__Task list__:
1. According to the passage below on sulpiride use in pregnancy and lactation, why is breast-feeding not recommended during treatment? Answer in one to three sentences.
2. Translate this sentence from the passage below on sulpiride in pregnancy into Spanish: "Injectable neuroleptics used in emergency situations can cause hypotension in the mother."
3. Proceed with the passage below on sulpiride in pregnancy and lactation, continuing from its last sentence.

__Page extract__:
Analysis of exposed pregnancies has not revealed any particular teratogenic effect with sulpiride.
Injectable neuroleptics used in emergency situations can cause hypotension in the mother.
Although no cases have been described in neonates, sulpiride could theoretically cause the following signs if continued to the end of pregnancy, particularly at high doses:
• signs related to its atropine-like properties, exacerbated if combined with antiparkinsonian agents: tachycardia, hyperexcitability, abdominal distension, delayed meconium excretion,
• extrapyramidal signs: hypertonia, tremor,
• sedation.
Consequently, the use of sulpiride may be considered at any stage of pregnancy. The above effects should be taken into account when monitoring the neonate.
Lactation
As sulpiride is excreted in breast-milk, breast-feeding is not recommended during treatment.

__Material supplied__:
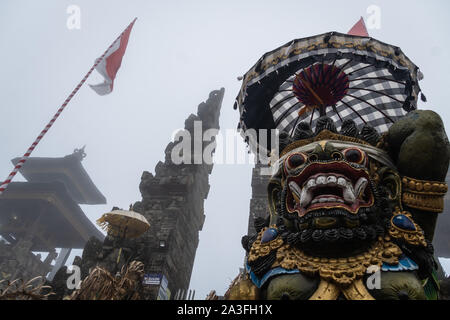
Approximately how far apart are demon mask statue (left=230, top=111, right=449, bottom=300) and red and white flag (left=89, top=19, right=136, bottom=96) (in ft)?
20.0

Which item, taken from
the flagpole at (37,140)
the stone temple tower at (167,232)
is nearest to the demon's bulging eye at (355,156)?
the flagpole at (37,140)

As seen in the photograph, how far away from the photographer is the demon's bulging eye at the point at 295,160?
3625 mm

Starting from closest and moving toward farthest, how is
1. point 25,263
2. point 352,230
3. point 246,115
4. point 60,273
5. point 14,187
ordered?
1. point 352,230
2. point 246,115
3. point 60,273
4. point 25,263
5. point 14,187

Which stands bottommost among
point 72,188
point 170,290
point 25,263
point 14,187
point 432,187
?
point 432,187

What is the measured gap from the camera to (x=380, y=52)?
4.01m

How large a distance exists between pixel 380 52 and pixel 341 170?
1767 mm

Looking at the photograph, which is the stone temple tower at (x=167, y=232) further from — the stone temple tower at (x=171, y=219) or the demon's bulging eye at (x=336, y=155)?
the demon's bulging eye at (x=336, y=155)

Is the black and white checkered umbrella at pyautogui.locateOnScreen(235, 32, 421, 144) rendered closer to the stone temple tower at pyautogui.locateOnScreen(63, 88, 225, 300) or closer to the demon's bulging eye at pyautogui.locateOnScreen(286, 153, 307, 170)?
the demon's bulging eye at pyautogui.locateOnScreen(286, 153, 307, 170)

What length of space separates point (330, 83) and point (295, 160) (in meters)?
1.54

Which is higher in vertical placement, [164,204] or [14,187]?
[14,187]

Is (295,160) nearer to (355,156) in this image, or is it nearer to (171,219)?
(355,156)
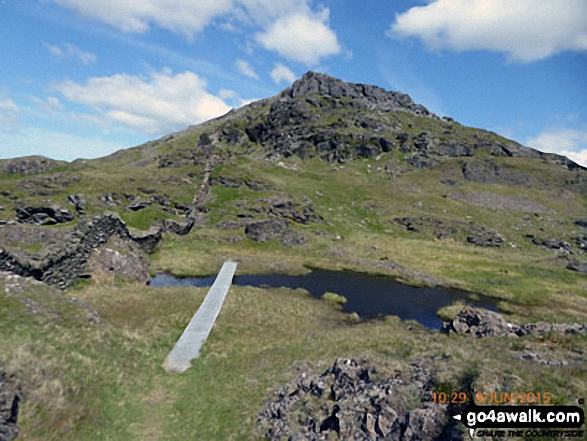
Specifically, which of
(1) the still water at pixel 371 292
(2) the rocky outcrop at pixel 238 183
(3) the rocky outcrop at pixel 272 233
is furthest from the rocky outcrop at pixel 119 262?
(2) the rocky outcrop at pixel 238 183

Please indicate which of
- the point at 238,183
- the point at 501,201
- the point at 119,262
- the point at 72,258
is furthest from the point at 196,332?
the point at 501,201

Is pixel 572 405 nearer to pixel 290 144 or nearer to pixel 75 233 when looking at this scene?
pixel 75 233

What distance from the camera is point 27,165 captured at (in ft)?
355

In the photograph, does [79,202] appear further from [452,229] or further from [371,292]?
[452,229]

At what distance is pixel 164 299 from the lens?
3781 centimetres

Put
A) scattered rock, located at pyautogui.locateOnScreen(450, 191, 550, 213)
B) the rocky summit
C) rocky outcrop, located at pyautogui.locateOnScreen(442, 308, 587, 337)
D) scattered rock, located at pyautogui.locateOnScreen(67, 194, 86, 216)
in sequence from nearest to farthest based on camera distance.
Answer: the rocky summit < rocky outcrop, located at pyautogui.locateOnScreen(442, 308, 587, 337) < scattered rock, located at pyautogui.locateOnScreen(67, 194, 86, 216) < scattered rock, located at pyautogui.locateOnScreen(450, 191, 550, 213)

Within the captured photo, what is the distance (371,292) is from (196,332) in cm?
3113

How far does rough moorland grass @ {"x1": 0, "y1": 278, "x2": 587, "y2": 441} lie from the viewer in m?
15.6

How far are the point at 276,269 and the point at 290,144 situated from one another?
148116mm

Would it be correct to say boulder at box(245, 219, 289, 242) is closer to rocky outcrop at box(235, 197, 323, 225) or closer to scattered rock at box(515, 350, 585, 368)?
rocky outcrop at box(235, 197, 323, 225)

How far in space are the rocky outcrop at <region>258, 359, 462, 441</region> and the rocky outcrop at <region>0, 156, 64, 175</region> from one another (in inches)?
4789

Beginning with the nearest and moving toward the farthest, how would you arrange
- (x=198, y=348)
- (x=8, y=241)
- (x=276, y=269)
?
(x=198, y=348) → (x=8, y=241) → (x=276, y=269)

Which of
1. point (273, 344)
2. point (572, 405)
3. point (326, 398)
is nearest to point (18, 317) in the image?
point (273, 344)

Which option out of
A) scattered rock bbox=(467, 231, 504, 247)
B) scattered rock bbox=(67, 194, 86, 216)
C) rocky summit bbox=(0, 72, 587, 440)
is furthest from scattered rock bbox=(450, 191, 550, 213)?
scattered rock bbox=(67, 194, 86, 216)
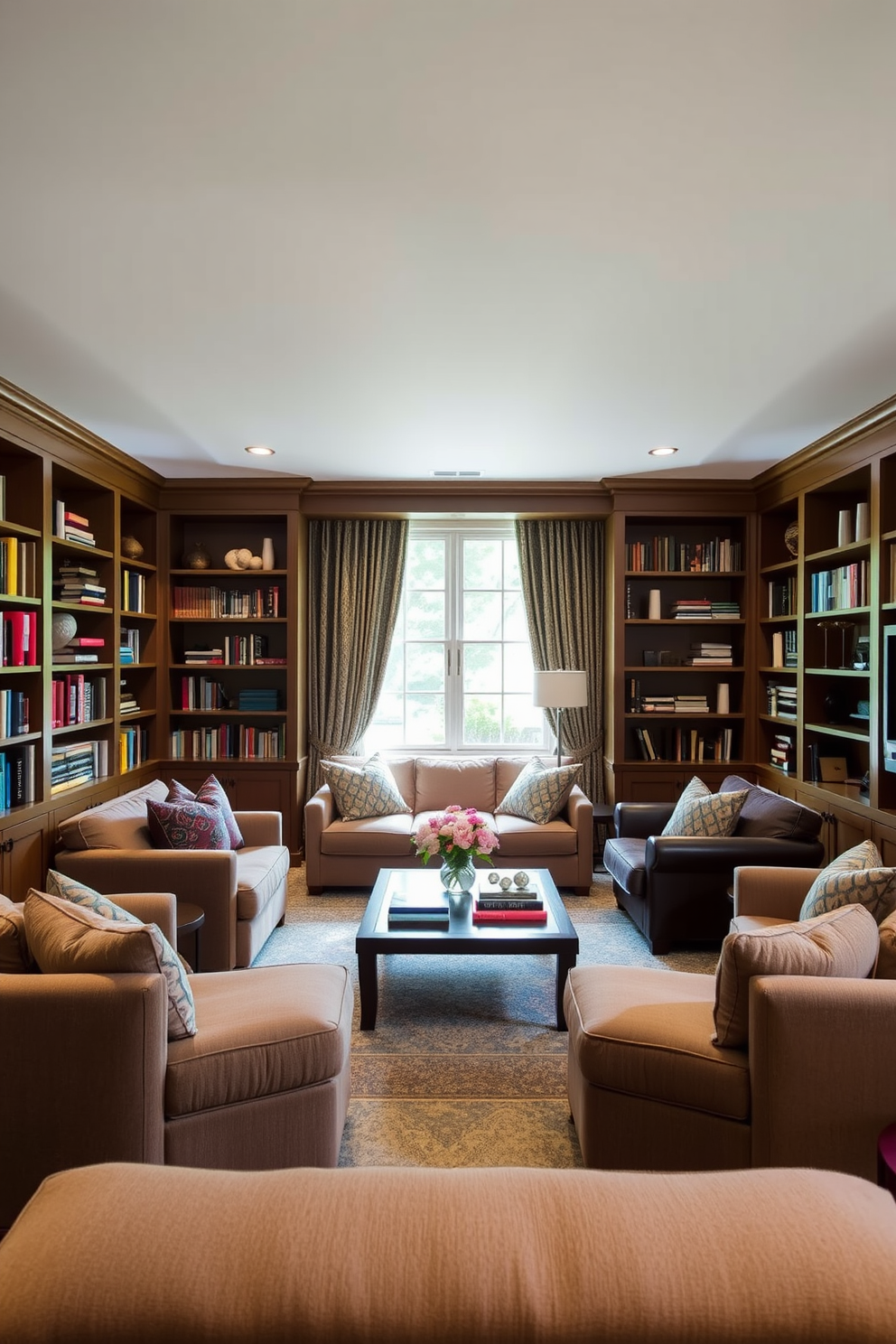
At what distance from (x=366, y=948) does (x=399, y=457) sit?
2.88 m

__Exercise answers__:
1. Breast-feeding is not recommended during sulpiride treatment because sulpiride is excreted in breast-milk.

2. Los neurolépticos inyectables utilizados en situaciones de urgencia pueden causar hipotensión en la madre.

3.
The attention of patients, particularly those who drive or use machines, should be drawn to the risk of drowsiness associated with the use of this medicinal product (see Section 4.8).
Nervous system disorders:
• early-onset dyskinesia (spasmodic torticollis, oculogyric crises, trismus) reversible following
administration of an anticholinergic antiparkinsonian agent,
• extrapyramidal syndrome:
o akinetic symptoms with or without hypertonia, partially resolving with anticholinergic antiparkinsonian agents,
o hyperkinetic-hypertonic, excitatory motor activity,
o akathisia,
• tardive dyskinesia, characterized by involuntary rhythmic movements particularly of the tongue and/or face, have been observed, as is the case with all neuroleptics during prolonged treatment: anticholinergic antiparkinsonians have no effect or may cause exacerbation,
• sedation or drowsiness,
• seizures (see Section 4.4),
• potentially fatal neuroleptic malignant syndrome (see Section 4.4).
Endocrine disorders
• transient hyperprolactinemia, reversible on treatment discontinuation, possibly inducing amenorrhea, galactorrhea, gynecomastia, impotence or frigidity.
Metabolism and nutrition disorders:
• weight gain.
Cardiac disorders:
• QT interval prolongation,
• ventricular arrhythmias such as torsades de pointes and ventricular tachycardia, which can lead to ventricular fibrillation or cardiac arrest,
• sudden death (see Section 4.4).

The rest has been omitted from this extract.